▶ [CONSEGNA] Nel brano sul giornalismo reggiano, quale appellativo si meritò “L’Italia Centrale” per la sua longevità?

▶ [BRANO DA LEGGERE]
L’Italia centrale
Con l’Unità d’Italia il giornalismo reggiano conosce una fase di forte ripresa, anche se la vita delle testate risulta quanto mai effimera, tanto che nel quinquennio 1859-1864 sono ben cinque i giornali che nascono e muoiono: ”Il Crostolo”, “Il Cittadino”, la “Gazzetta di Reggio”, “L’Operajo” e “L’Indicatore”.
In questo panorama segnato dalla precarietà, sorge e muove i primi difficili passi quella che sarà destinata a diventare la più duratura delle imprese giornalistiche reggiane: “L’Italia Centrale”. Il nuovo foglio vede la luce il 2 novembre 1864 e continuerà ad uscire per quasi mezzo secolo, fino al 1912, meritandosi per questa insolita longevità il più o meno bonario appellativo de “La nonna”.

▶ [DATI DISPONIBILI]
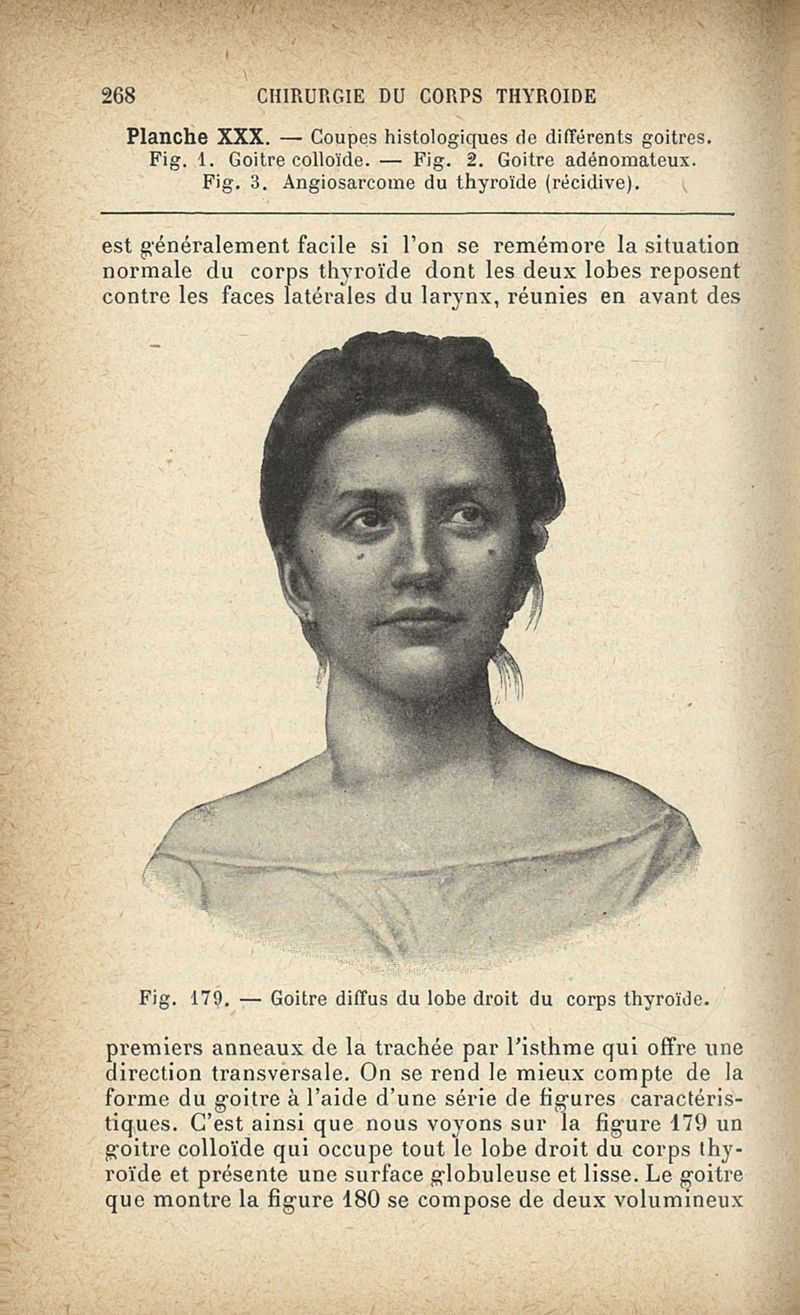 268 CHIRURGIE DU CORPS THYROIDE

Planche XXX. — Coupes histologiques de différents goitres. Fig. 1. Goitre colloïde. — Fig. 2. Goitre adénomateux. Fig. 3. Angiosarcome du thyroïde (récidive).

est généralement facile si l'on se remémore la situation normale du corps thyroïde dont les deux lobes reposent contre les faces latérales du larynx, réunies en avant des

Fig. 179. — Goitre diffus du lobe droit du corps thyroïde.

premiers anneaux de la trachée par l'isthme qui offre une direction transversale. On se rend le mieux compte de la forme du goitre à l'aide d'une série de figures caractéristiques. C'est ainsi que nous voyons sur la figure 179 un goitre colloïde qui occupe tout le lobe droit du corps thyroïde et présente une surface globuleuse et lisse. Le goitre que montre la figure 180 se compose de deux volumineux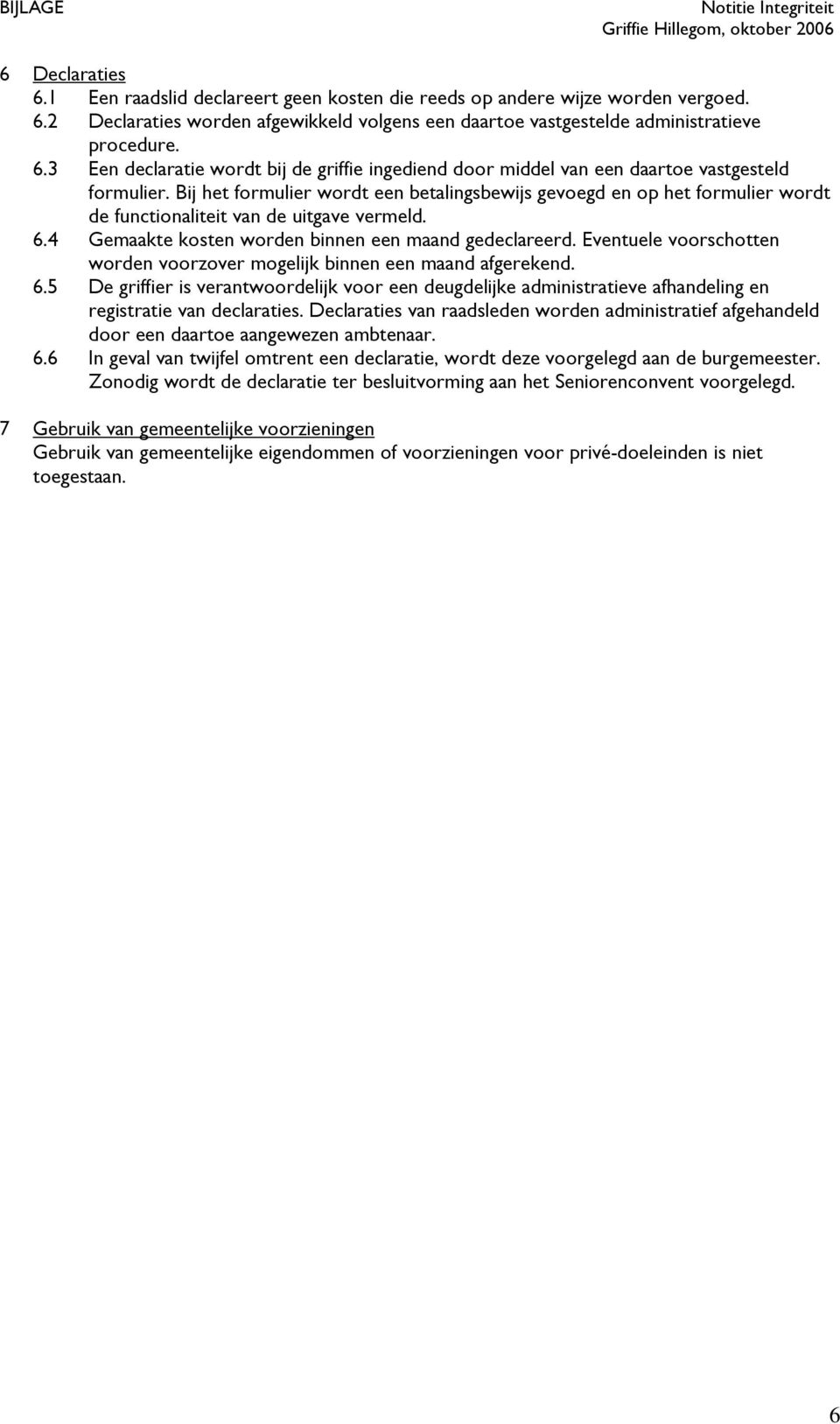 BIJLAGE

Notitie Integriteit
Griffie Hillegom, oktober 2006

6 Declaraties
6.1 Een raadslid declareert geen kosten die reeds op andere wijze worden vergoed.
6.2 Declaraties worden afgewikkeld volgens een daartoe vastgestelde administratieve procedure.
6.3 Een declaratie wordt bij de griffie ingediend door middel van een daartoe vastgesteld formulier. Bij het formulier wordt een betalingsbewijs gevoegd en op het formulier wordt de functionaliteit van de uitgave vermeld.
6.4 Gemaakte kosten worden binnen een maand gedeclareerd. Eventuele voorschotten worden voorzover mogelijk binnen een maand afgerekend.
6.5 De griffier is verantwoordelijk voor een deugdelijke administratieve afhandeling en registratie van declaraties. Declaraties van raadsleden worden administratief afgehandeld door een daartoe aangewezen ambtenaar.
6.6 In geval van twijfel omtrent een declaratie, wordt deze voorgelegd aan de burgemeester. Zonodig wordt de declaratie ter besluitvorming aan het Seniorenconvent voorgelegd.

7 Gebruik van gemeentelijke voorzieningen
Gebruik van gemeentelijke eigendommen of voorzieningen voor privé-doeleinden is niet toegestaan.

6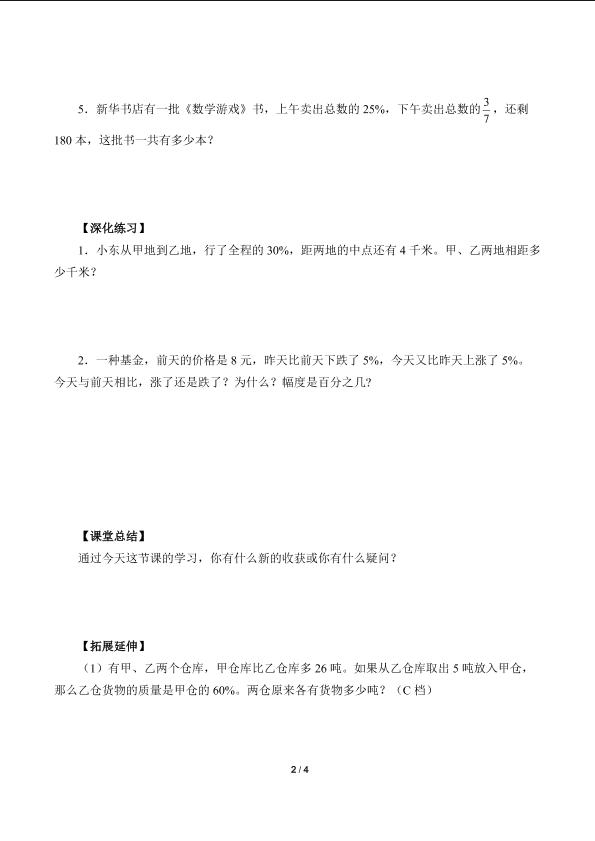 5．新华书店有一批《数学游戏》书，上午卖出总数的 25%，下午卖出总数的$\frac{3}{7}$，还剩 180 本，这批书一共有多少本？

【深化练习】

1．小东从甲地到乙地，行了全程的 30%，距两地的中点还有 4 千米。甲、乙两地相距多少千米？

2．一种基金，前天的价格是 8 元，昨天比前天下跌了 5%，今天又比昨天上涨了 5%。今天与前天相比，涨了还是跌了？为什么？幅度是百分之几？

【课堂总结】

通过今天这节课的学习，你有什么新的收获或你有什么疑问？

【拓展延伸】

（1）有甲、乙两个仓库，甲仓库比乙仓库多 26 吨。如果从乙仓库取出 5 吨放入甲仓，那么乙仓货物的质量是甲仓的 60%。两仓原来各有货物多少吨？（C 档）

2 / 4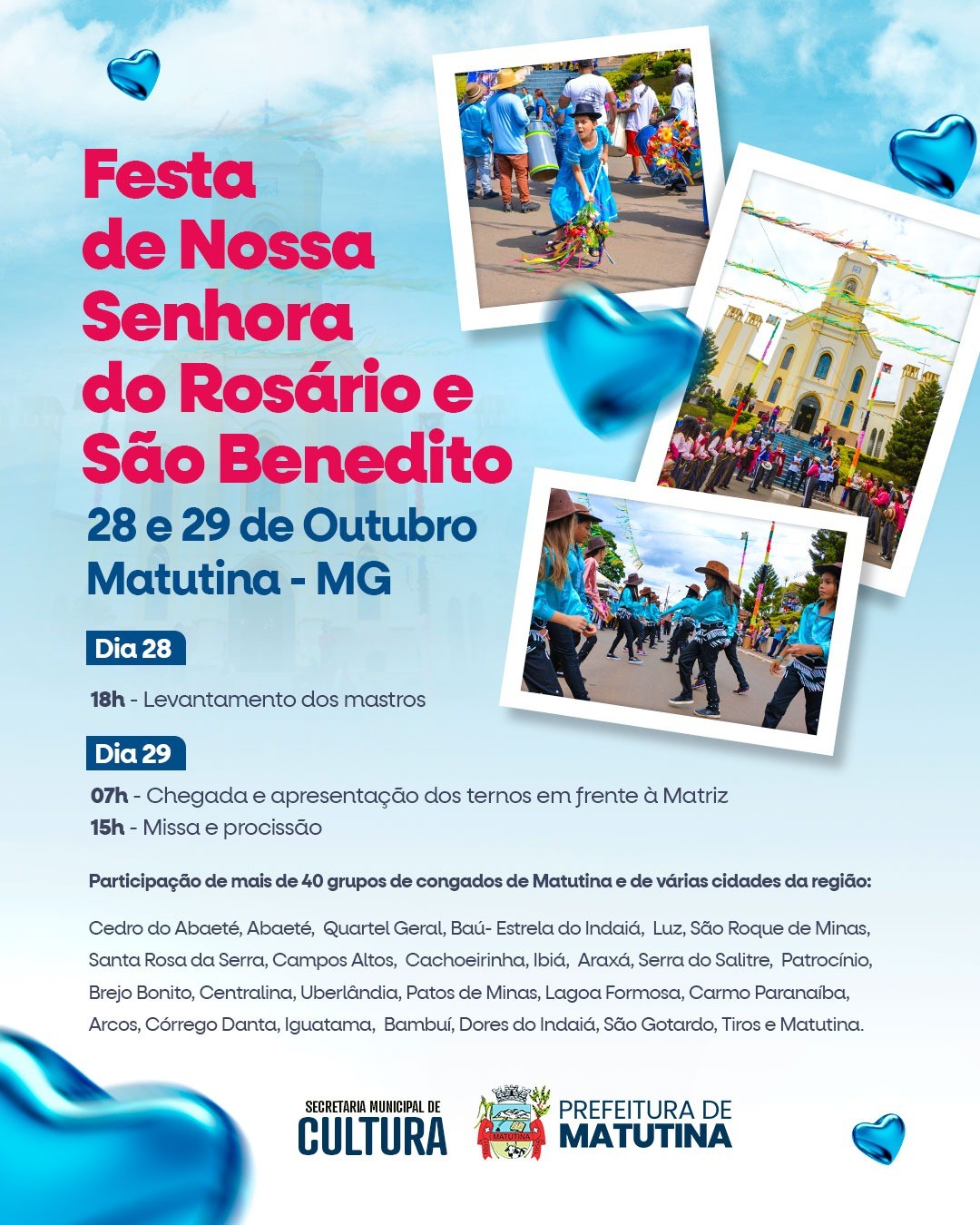 Festa de Nossa Senhora do Rosário e São Benedito

28 e 29 de Outubro
Matutina - MG

Dia 28

18h - Levantamento dos mastros

Dia 29

07h - Chegada e apresentação dos ternos em frente à Matriz
15h - Missa e procissão

Participação de mais de 40 grupos de congados de Matutina e de várias cidades da região:

Cedro do Abaeté, Abaeté, Quartel Geral, Baú- Estrela do Indaiá, Luz, São Roque de Minas, Santa Rosa da Serra, Campos Altos, Cachoeirinha, Ibiá, Araxá, Serra do Salitre, Patrocínio, Brejo Bonito, Centralina, Uberlândia, Patos de Minas, Lagoa Formosa, Carmo Paranaíba, Arcos, Córrego Danta, Iguatama, Bambuí, Dores do Indaiá, São Gotardo, Tiros e Matutina.

SECRETARIA MUNICIPAL DE
CULTURA

MATUTINA

PREFEITURA DE
MATUTINA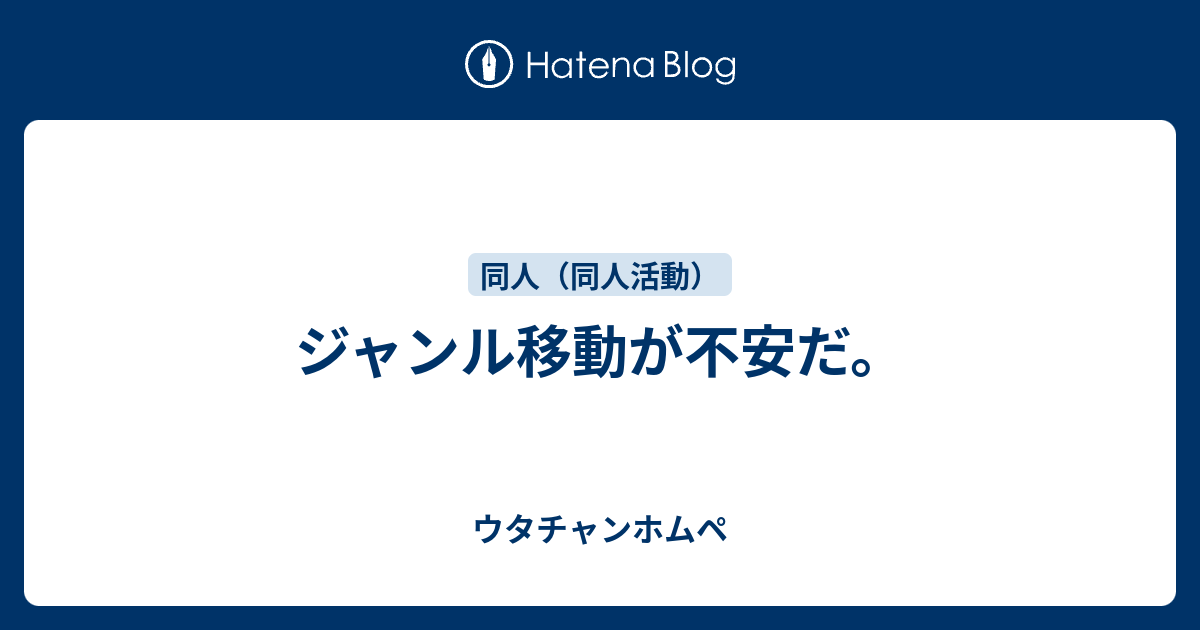 Hatena Blog

同人（同人活動）

ジャンル移動が不安だ。

ウタチャンホムペ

▶ [RISPOSTA] “La nonna”.